» **Records supplied**
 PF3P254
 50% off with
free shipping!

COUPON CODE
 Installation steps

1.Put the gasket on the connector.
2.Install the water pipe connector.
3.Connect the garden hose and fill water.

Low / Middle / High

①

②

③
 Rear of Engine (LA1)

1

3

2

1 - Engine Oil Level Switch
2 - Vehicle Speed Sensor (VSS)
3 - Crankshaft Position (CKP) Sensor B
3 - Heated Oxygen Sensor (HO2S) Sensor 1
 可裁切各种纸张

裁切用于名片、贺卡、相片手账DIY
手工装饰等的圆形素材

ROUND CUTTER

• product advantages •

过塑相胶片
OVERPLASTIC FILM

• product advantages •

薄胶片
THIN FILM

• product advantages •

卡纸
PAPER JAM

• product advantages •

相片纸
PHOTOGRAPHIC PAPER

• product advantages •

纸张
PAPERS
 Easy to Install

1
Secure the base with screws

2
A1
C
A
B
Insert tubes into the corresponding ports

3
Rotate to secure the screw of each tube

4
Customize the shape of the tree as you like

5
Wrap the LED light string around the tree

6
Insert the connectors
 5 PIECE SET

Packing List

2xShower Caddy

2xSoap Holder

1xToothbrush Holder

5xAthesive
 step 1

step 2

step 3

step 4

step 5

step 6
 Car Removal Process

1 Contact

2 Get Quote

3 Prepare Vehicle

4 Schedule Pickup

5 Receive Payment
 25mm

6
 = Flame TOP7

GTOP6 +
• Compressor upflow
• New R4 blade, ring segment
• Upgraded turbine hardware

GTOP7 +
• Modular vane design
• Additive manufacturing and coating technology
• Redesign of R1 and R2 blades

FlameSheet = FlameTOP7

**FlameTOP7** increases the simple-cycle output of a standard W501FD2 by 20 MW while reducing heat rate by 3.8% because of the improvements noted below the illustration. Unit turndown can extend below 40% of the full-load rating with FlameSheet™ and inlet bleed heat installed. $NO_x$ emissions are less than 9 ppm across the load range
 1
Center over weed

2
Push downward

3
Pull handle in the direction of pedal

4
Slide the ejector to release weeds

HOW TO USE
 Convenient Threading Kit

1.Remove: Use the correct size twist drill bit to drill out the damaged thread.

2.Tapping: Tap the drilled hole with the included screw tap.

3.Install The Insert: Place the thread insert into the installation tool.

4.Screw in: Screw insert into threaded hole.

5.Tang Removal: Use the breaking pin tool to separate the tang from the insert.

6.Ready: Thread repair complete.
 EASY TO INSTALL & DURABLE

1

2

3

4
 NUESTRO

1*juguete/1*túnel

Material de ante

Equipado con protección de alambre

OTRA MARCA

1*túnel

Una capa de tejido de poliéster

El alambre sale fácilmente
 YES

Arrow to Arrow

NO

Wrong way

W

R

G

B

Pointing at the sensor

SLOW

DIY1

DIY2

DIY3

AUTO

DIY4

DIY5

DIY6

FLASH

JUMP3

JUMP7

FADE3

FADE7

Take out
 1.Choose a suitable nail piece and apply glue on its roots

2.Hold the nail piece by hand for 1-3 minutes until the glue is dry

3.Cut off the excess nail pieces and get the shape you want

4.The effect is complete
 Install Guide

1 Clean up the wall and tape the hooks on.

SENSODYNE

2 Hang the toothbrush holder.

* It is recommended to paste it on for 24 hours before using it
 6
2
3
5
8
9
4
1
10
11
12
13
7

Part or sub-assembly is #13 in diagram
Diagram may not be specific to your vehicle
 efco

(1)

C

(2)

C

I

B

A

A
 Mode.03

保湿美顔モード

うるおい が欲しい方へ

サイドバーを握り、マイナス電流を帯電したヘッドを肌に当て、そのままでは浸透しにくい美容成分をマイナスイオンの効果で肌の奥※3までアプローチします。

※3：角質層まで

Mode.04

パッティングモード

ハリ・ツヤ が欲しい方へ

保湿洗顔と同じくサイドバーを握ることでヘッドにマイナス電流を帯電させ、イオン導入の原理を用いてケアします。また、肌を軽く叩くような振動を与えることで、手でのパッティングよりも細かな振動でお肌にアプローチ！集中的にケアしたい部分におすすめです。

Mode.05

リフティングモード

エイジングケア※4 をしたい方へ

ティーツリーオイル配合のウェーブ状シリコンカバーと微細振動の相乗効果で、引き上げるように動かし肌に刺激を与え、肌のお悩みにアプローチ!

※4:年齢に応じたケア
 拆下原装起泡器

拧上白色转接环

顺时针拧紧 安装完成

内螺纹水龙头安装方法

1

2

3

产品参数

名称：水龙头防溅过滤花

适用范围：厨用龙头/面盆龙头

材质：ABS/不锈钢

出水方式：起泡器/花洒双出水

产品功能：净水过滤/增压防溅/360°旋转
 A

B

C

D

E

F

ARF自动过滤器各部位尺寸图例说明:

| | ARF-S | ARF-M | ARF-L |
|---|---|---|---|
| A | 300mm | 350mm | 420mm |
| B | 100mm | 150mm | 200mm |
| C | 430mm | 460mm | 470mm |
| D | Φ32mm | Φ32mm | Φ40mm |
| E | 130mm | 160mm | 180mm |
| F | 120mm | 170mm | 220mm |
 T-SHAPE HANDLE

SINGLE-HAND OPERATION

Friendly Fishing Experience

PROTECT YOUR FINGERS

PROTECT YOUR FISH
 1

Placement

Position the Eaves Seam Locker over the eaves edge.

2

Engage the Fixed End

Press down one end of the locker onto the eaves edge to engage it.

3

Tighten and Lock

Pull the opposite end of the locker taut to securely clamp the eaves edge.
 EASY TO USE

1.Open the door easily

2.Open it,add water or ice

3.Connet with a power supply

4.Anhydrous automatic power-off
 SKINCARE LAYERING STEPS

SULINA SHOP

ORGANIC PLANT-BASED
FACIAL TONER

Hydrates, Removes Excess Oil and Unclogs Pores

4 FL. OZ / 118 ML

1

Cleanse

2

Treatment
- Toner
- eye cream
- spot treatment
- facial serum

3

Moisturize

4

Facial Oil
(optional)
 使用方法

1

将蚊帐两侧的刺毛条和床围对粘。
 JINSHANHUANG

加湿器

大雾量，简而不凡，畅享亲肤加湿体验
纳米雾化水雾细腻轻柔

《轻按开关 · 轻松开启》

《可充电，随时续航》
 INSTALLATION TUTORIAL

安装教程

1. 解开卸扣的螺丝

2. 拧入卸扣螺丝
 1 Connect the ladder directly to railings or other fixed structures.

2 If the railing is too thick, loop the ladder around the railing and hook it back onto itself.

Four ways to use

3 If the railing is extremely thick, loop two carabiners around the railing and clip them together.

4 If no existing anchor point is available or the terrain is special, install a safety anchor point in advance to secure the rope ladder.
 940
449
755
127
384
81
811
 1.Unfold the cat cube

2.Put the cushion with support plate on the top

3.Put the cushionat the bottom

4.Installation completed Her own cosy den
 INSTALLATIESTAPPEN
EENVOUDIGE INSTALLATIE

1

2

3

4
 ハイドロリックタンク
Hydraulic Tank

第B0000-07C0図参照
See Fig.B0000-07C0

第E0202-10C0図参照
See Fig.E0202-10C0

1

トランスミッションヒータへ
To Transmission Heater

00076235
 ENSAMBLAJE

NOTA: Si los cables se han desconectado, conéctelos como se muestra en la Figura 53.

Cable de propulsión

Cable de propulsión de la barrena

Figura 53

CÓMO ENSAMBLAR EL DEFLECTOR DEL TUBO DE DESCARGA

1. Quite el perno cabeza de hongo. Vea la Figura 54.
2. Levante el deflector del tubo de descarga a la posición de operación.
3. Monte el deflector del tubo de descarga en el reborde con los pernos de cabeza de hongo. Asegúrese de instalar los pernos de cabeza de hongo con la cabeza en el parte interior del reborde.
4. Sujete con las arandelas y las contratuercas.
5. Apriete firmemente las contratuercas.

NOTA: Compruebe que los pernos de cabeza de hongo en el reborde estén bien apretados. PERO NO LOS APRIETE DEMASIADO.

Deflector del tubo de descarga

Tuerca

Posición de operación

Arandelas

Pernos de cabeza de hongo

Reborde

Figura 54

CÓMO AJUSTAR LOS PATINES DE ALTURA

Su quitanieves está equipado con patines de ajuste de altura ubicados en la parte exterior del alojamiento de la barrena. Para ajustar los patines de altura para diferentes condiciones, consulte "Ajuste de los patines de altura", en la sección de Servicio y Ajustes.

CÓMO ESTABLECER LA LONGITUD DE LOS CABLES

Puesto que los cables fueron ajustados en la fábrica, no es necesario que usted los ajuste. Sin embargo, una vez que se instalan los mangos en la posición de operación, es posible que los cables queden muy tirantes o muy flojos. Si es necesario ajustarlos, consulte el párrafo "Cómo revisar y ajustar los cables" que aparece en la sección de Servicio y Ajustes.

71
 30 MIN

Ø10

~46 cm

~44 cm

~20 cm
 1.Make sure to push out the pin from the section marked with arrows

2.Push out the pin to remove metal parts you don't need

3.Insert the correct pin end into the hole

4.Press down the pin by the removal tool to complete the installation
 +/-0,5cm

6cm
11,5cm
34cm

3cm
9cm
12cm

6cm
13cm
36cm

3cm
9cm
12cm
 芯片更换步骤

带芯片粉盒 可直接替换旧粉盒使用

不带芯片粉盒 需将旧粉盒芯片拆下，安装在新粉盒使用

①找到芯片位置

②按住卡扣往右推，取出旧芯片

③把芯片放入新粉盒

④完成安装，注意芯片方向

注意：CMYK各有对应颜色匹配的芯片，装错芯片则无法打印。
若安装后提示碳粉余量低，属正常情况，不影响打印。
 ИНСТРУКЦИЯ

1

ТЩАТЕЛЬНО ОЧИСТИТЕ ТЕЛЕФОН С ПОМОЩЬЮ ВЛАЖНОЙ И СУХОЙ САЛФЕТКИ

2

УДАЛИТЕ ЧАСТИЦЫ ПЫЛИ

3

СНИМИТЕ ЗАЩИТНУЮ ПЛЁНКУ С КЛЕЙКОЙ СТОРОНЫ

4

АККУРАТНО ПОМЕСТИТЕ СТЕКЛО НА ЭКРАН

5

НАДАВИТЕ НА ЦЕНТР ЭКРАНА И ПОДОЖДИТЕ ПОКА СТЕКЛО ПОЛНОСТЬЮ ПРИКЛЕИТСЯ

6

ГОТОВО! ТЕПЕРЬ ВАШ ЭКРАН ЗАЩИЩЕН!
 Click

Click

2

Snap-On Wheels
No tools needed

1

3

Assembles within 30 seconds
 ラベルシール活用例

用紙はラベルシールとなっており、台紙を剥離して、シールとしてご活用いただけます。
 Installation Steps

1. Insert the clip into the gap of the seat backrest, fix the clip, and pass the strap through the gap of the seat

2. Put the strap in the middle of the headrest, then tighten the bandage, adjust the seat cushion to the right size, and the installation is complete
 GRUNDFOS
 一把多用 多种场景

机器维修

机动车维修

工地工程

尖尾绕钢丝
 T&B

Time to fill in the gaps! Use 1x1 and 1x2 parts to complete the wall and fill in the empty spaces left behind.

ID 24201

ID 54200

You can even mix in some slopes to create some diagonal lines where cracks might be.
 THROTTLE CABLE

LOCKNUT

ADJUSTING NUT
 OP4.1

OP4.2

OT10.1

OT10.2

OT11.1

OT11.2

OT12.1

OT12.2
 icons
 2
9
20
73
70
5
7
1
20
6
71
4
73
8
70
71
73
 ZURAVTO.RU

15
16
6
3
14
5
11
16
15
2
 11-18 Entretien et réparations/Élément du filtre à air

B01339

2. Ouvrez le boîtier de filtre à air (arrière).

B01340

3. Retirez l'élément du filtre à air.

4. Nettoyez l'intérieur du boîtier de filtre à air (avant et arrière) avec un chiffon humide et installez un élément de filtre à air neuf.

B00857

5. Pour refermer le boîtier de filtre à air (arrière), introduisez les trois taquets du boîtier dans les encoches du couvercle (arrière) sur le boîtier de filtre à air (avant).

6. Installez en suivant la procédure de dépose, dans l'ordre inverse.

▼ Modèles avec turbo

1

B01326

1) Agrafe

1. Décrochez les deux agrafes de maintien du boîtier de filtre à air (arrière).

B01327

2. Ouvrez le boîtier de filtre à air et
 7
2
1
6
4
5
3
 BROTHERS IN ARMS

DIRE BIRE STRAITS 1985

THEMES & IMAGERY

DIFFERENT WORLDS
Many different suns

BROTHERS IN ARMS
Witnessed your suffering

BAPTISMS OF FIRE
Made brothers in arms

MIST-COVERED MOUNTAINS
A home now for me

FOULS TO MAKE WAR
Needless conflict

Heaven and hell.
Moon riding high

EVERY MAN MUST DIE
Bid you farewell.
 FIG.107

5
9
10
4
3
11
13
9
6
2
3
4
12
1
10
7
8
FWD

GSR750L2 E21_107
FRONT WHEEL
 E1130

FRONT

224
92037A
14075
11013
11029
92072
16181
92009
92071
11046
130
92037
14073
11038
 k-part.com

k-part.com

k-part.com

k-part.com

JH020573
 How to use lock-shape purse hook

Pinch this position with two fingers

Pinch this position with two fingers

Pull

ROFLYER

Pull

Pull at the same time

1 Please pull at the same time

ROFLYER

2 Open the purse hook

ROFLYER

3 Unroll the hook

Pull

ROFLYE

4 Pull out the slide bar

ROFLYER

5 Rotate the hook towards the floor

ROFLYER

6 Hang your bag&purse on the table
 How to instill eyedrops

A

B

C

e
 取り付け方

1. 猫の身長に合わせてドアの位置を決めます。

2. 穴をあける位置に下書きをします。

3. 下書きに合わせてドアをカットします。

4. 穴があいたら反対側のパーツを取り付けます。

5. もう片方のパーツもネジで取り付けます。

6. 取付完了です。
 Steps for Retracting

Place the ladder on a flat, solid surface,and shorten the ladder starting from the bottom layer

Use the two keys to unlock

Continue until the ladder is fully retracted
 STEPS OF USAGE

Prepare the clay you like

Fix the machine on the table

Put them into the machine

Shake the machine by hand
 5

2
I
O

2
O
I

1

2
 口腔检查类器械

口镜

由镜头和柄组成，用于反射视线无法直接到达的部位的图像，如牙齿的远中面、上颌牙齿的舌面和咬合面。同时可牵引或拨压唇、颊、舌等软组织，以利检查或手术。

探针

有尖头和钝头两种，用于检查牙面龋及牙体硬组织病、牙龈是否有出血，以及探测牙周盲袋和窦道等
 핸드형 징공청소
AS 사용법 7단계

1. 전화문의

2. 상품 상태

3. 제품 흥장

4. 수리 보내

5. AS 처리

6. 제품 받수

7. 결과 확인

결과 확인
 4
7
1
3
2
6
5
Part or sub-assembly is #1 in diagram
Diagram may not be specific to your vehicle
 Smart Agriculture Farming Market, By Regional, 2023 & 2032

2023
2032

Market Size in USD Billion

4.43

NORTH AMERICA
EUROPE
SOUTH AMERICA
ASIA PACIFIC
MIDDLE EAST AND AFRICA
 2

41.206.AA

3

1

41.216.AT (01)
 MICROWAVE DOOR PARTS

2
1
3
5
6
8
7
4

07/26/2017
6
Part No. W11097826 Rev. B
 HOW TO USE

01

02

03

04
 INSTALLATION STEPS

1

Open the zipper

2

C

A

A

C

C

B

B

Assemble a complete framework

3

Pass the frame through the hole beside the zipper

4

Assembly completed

» **Your assignment**
Copy out precisely the lines from the line with "Low / Middle / High" to the line with "Convenient Threading Kit" in the material above, including those two lines and omitting all the rest.

» **Response to the exercise**
Low / Middle / High

①

②

③
 Rear of Engine (LA1)

1

3

2

1 - Engine Oil Level Switch
2 - Vehicle Speed Sensor (VSS)
3 - Crankshaft Position (CKP) Sensor B
3 - Heated Oxygen Sensor (HO2S) Sensor 1
 可裁切各种纸张

裁切用于名片、贺卡、相片手账DIY
手工装饰等的圆形素材

ROUND CUTTER

• product advantages •

过塑相胶片
OVERPLASTIC FILM

• product advantages •

薄胶片
THIN FILM

• product advantages •

卡纸
PAPER JAM

• product advantages •

相片纸
PHOTOGRAPHIC PAPER

• product advantages •

纸张
PAPERS
 Easy to Install

1
Secure the base with screws

2
A1
C
A
B
Insert tubes into the corresponding ports

3
Rotate to secure the screw of each tube

4
Customize the shape of the tree as you like

5
Wrap the LED light string around the tree

6
Insert the connectors
 5 PIECE SET

Packing List

2xShower Caddy

2xSoap Holder

1xToothbrush Holder

5xAthesive
 step 1

step 2

step 3

step 4

step 5

step 6
 Car Removal Process

1 Contact

2 Get Quote

3 Prepare Vehicle

4 Schedule Pickup

5 Receive Payment
 25mm

6
 = Flame TOP7

GTOP6 +
• Compressor upflow
• New R4 blade, ring segment
• Upgraded turbine hardware

GTOP7 +
• Modular vane design
• Additive manufacturing and coating technology
• Redesign of R1 and R2 blades

FlameSheet = FlameTOP7

**FlameTOP7** increases the simple-cycle output of a standard W501FD2 by 20 MW while reducing heat rate by 3.8% because of the improvements noted below the illustration. Unit turndown can extend below 40% of the full-load rating with FlameSheet™ and inlet bleed heat installed. $NO_x$ emissions are less than 9 ppm across the load range
 1
Center over weed

2
Push downward

3
Pull handle in the direction of pedal

4
Slide the ejector to release weeds

HOW TO USE
 Convenient Threading Kit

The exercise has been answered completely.